**AIM OF THE TASK**
In the introduction on the G field, which two formations are described as clastic?

**GIVEN PASSAGE**
.....

Introduction

The study area is located in southern Iraq (in Thi-Qar Governorate) with 310 m2 (31 km long and 10 km wide). The stratigraphy scheme used in the G field was based on the terminology presented in exploration and appraisal well reports (G-1, G-2 and G-3) and various literature on the geology of Iraq, such as (Jassim and Goff 2006; Nairn and Alsharhan 1997), and Abdelkarim et al. (2009). In this field, hydrocarbons were encountered in Mishref, Zubair, Ratawi, and Yamama reservoirs. All formations were formed during the Cretaceous. Mishrif and Yamama are limestone formations, while Zubair and Ratawi are clastic formations. The Zubair formation mainly consists of sandstone and shale intercalation with small streaks of limestone and siltstone. These formations were subdivided into several reservoir units based on pressure and fluid information. Figure 1 shows the general G field stratigraphy based on G-1, G-2, G-3 combined with G-4.

.....

**SUPPLIED INFORMATION**
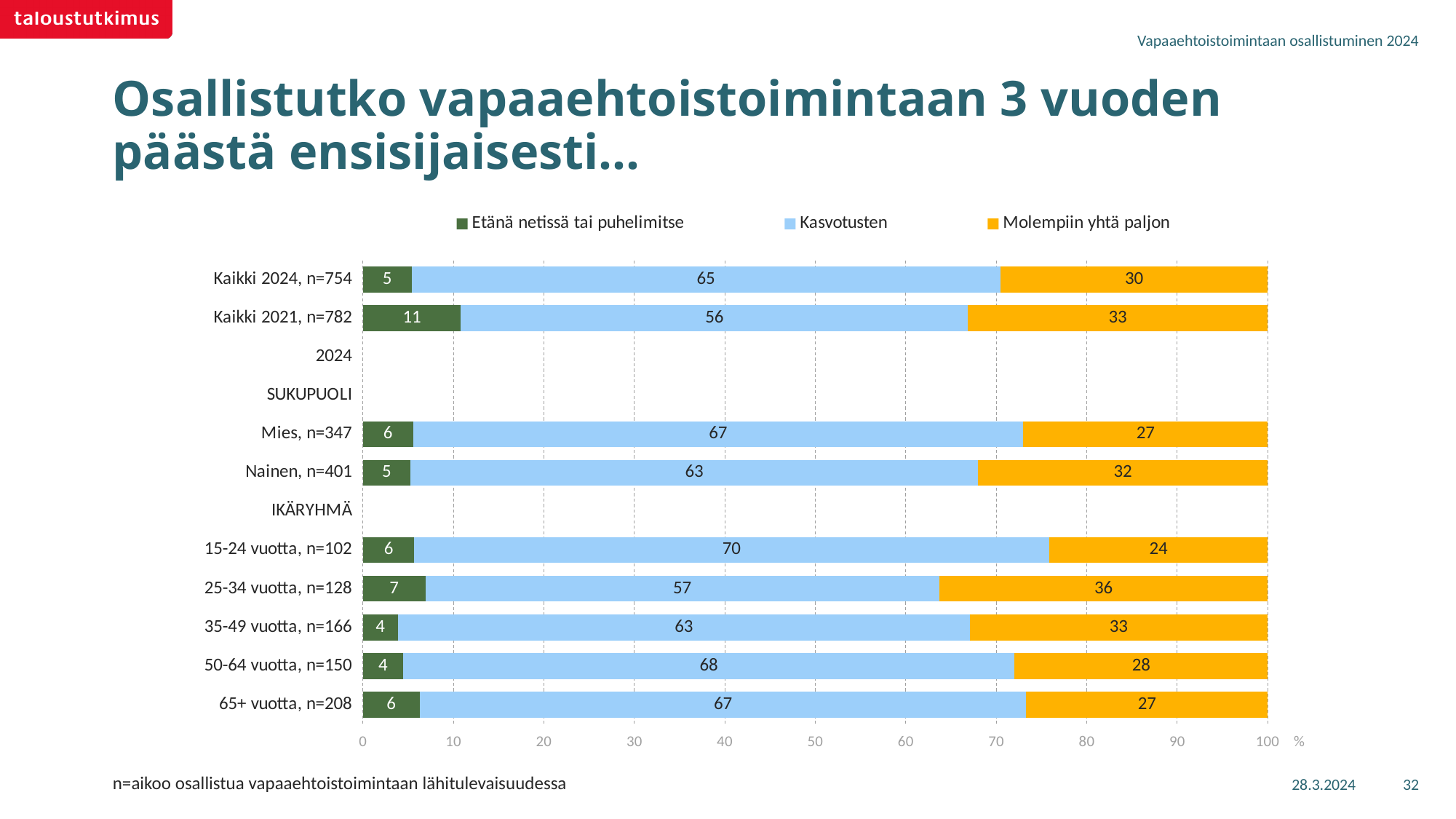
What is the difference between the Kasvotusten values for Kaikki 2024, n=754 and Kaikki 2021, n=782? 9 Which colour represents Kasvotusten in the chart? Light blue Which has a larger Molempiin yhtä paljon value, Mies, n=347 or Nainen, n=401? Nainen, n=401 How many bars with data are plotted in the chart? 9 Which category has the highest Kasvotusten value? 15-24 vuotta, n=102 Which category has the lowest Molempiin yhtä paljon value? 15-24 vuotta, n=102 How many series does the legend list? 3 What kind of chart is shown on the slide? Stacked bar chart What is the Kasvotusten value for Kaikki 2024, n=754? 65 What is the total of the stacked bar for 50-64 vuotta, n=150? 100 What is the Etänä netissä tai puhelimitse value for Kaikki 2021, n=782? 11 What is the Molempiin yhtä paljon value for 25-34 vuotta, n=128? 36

.....

**FINISHED TASK**
Zubair and Ratawi